Vancouver, Canada
Aylin
Il m'a envoyé un message pour m'avertir qu'il était devant la porte. Le mot stressé serait un euphémisme pour décrire ce que je ressens. Son appel a eu l'effet d'un électrochoc, comme si toute la fatigue que je ressentais s'était fait la malle. Malgré l'appréhension qui me pèse, je décide de suivre mon instinct.
Après avoir prévenu ma grand-mère que je sortais quelques instants, je crisse des dents et rejoins Miller. Tout va bien se passer, même si je suis tout sauf en état de discuter de la scène des vestiaires. Je préfèrerais faire comme si elle n'avait jamais existé.

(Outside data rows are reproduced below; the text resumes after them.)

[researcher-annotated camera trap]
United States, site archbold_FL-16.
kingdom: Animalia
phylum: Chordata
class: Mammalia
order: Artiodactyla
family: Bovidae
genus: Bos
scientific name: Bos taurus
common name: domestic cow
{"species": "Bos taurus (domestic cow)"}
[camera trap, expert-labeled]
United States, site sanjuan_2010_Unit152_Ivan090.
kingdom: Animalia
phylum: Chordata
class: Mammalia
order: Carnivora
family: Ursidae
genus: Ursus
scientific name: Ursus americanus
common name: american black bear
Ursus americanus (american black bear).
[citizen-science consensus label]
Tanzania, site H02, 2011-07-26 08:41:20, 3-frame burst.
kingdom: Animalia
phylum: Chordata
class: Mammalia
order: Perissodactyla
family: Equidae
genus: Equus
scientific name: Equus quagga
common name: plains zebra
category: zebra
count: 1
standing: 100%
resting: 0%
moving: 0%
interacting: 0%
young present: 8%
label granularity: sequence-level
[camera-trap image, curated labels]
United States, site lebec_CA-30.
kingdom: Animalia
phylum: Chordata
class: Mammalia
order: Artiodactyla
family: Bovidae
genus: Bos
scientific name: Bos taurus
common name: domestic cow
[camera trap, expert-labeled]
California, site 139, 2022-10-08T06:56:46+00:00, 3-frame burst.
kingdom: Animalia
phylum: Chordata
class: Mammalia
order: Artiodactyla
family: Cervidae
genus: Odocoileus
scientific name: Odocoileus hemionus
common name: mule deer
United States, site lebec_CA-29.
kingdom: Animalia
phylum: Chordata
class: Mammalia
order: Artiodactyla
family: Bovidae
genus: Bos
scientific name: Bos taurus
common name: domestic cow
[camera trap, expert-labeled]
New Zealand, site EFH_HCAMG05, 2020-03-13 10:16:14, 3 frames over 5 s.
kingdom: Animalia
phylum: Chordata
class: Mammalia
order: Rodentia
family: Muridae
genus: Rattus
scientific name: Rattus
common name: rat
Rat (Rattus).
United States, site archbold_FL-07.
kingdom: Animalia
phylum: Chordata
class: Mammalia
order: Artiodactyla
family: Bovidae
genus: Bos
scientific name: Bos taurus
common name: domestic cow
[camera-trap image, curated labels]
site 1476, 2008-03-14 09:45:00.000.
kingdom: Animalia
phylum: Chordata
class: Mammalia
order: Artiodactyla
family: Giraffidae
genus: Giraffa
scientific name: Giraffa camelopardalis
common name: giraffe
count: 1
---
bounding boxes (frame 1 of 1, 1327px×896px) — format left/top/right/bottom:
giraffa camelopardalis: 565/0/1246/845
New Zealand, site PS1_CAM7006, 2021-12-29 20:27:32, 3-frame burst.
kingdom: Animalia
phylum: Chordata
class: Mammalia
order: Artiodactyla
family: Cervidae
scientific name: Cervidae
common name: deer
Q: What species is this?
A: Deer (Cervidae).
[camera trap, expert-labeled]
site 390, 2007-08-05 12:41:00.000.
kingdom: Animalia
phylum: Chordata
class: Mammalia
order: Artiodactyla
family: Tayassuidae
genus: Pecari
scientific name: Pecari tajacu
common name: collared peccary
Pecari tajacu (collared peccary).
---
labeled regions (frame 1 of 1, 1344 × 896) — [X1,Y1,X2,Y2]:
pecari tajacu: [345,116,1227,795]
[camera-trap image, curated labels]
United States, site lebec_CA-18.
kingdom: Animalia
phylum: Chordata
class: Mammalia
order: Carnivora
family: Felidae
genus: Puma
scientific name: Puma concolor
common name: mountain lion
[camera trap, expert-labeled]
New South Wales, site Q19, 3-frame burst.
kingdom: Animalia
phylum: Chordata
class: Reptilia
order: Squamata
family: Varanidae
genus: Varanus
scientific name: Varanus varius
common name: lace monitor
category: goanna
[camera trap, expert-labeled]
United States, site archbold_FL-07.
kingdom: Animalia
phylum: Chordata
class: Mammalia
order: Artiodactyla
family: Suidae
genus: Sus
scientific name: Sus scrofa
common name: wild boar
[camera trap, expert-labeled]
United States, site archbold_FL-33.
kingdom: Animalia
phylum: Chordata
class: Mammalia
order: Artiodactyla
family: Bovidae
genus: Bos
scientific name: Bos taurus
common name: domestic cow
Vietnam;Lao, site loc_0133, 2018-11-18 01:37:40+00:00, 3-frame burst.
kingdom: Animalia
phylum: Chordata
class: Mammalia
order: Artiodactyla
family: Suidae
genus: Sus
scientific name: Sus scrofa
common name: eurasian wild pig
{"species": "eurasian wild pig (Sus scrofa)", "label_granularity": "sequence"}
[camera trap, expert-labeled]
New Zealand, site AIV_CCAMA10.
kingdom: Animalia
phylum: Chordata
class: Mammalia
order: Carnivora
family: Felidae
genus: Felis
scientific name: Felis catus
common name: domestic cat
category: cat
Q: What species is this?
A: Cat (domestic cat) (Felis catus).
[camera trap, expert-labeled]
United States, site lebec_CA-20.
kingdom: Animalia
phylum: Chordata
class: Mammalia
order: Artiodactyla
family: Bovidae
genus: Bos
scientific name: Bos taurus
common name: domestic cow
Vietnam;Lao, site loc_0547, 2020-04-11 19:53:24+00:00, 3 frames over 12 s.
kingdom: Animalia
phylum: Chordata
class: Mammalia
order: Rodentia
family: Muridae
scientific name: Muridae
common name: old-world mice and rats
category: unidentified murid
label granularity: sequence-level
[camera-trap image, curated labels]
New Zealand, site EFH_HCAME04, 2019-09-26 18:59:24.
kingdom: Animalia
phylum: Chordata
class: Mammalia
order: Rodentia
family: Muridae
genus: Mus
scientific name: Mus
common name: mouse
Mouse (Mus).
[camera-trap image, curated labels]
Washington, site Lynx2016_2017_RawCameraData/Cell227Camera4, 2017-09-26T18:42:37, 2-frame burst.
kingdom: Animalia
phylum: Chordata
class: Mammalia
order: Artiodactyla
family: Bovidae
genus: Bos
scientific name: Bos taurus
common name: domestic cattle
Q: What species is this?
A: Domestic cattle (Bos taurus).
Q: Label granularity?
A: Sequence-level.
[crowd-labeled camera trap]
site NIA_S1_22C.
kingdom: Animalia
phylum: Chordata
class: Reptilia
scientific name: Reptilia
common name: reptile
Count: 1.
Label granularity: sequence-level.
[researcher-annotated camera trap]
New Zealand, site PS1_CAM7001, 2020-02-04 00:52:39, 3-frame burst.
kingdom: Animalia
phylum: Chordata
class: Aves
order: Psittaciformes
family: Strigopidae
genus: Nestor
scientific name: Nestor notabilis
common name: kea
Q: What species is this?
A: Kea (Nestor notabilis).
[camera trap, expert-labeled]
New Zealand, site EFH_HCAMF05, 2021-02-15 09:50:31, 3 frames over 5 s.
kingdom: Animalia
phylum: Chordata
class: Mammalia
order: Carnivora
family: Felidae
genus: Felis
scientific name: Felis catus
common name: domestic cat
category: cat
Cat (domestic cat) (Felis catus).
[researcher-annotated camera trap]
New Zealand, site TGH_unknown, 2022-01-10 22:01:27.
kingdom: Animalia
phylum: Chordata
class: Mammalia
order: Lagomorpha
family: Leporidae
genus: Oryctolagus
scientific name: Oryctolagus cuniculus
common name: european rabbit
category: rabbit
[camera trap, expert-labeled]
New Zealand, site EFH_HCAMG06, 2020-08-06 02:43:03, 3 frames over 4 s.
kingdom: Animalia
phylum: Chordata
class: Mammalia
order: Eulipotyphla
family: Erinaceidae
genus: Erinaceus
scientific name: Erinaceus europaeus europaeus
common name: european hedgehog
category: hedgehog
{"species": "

En ce moment, j'ai déjà assez de problèmes, je n'ai pas besoin de me rajouter une autre charge mentale.
Dehors, l'air est glacial, j'aurais dû penser à prendre une veste. Tant pis, de toute façon, ce n'est que l'affaire de quelques minutes.
— Alors, de quoi tu voulais me parler ? lancé-je sans perdre de temps.
— Comment tu vas ? rétorque-t-il, soucieux.
Mes sourcils se froncent et mon cœur rate un battement. Sa question me surprend, je ne m'y attendais pas, pas de sa part en tout cas. Je frotte mes mains sur mes bras pour essayer de me réchauffer un peu. J'hésite à être honnête, même s'il doit connaître la raison de mon absence, comme tout l'établissement.
Déjà que je suis la pauvre fille qui est devenue aveugle après un accident, maintenant, les étudiants vont encore plus me prendre en pitié. J'entends déjà la voix insupportable de Rose en train de se moquer de moi.
— Écoute, j'essaye de tenir le coup, soufflé-je, en mordant l'intérieur de ma joue pour ne pas pleurer à nouveau.
Verser des tonnes de larmes, voilà la seule chose que je sais faire. Je me suis déjà assez laissé aller pour aujourd'hui.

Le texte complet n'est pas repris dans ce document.